You'll also likely be asked to supply the two most recent statements covering your bank, retirement, and investment accounts; and, documentation which shows the source of your downpayment.
If you're receiving a downpayment gift of cash, for example, you'll be asked to document that gift precisely. Therefore, do it advance.
Nearly 1-in-4 consumers have an error on their credit report and, often, those errors can negatively affect your credit score.
There's never a good time to find a credit report mistake, but finding one while you mortgage loan's in underwriting can definitely be considered to be a bad time to find one.
Check your mortgage credit scores prior to applying for a mortgage loan, if you're able. Your goal is to identify inaccuracies and to remove them before your loan is submitted into underwriting.
Plus, there's a secondary benefit.
When you know your credit score, it can be easier to shop for and identify the best mortgage loan for your needs. For example, if your credit score is between 580 and 620, you can be reasonably certain that an FHA-backed mortgage is in your future.
Or, if your credit score is above 680 and you plan to make a downpayment of between 10-20%, you'll likely find the piggyback loan to be your best fit.
Mortgage lender don't like to approve loans twice, but out of prudence, they're required to.
The first approval is your initial underwrite. Your income, assets, and credit are verified; your employment is confirmed; and, your home appraisal is complete.
The second approval happens just before closing. It's a re-review of everything in your file -- your income, assets, credit, employment, home appraisal, and everything else.
It's this second approval that buyers and refinancing households sometimes forget, because if there's been any material change in your application information, your entire loan gets pulled for the queue and must be re-underwritten from scratch.
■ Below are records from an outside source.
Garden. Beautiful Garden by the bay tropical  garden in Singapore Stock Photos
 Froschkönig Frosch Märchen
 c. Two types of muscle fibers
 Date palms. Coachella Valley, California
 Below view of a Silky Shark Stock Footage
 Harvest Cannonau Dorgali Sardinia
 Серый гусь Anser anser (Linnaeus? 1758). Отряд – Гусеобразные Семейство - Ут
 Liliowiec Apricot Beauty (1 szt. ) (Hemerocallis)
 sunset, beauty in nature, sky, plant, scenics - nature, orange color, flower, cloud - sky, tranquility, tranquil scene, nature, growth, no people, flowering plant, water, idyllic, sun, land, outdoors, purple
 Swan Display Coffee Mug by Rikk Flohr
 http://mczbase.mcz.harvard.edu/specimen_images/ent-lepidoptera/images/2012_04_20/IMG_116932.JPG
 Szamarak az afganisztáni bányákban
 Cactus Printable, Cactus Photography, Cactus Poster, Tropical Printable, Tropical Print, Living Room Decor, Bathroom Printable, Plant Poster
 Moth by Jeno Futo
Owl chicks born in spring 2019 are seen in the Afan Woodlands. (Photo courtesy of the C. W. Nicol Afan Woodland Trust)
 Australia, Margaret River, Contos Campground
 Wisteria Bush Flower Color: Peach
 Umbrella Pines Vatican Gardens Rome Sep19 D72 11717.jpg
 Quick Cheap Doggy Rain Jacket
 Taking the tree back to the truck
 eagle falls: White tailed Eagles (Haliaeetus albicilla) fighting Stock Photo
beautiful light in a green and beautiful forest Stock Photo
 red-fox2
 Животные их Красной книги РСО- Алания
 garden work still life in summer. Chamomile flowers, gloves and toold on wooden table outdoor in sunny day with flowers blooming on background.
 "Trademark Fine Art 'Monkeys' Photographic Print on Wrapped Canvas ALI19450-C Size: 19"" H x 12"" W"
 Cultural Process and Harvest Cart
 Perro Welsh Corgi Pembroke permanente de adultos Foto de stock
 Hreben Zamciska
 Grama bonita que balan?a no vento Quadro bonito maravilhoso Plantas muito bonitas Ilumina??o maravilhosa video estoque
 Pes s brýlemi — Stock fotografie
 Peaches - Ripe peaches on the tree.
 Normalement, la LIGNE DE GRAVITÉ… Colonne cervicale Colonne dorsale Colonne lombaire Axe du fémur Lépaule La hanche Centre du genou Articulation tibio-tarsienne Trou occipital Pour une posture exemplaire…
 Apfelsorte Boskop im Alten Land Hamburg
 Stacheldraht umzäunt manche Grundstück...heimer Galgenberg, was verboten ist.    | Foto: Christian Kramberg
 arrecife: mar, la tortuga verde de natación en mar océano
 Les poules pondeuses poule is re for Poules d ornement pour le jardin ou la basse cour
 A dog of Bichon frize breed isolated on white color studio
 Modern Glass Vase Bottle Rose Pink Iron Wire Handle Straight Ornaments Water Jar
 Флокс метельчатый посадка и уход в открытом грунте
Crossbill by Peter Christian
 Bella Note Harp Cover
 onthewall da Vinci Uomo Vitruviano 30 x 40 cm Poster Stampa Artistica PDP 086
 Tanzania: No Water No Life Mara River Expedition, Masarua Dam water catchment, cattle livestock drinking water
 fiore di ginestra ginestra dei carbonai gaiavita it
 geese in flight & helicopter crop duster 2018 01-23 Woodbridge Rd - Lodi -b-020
What's a "material change" to your application? Pretty much anything.
Should any of the above events occur, you will slow your loan approval and could possibly get your loan turned down.
Therefore, if you absolutely must do one of these things, have a conversation with your mortgage lender first. Your lender may have advice on how to move forward with as little disruption to the loan process as possible.Click to see today's rates (Jun 24th, 2016)
Another way to close your loan more quickly is to "be available".
Mortgage lenders almost never approve home loans during the first round of underwriting. This is because lenders are curious types and reviewing your paperwork leads to questions about your income or your job, for example, which triggers requests for additional supporting paperwork.
It's a fact of mortgage lending.
So, the best thing you can do when your loan is in-process is to remain available and accessible to your lender.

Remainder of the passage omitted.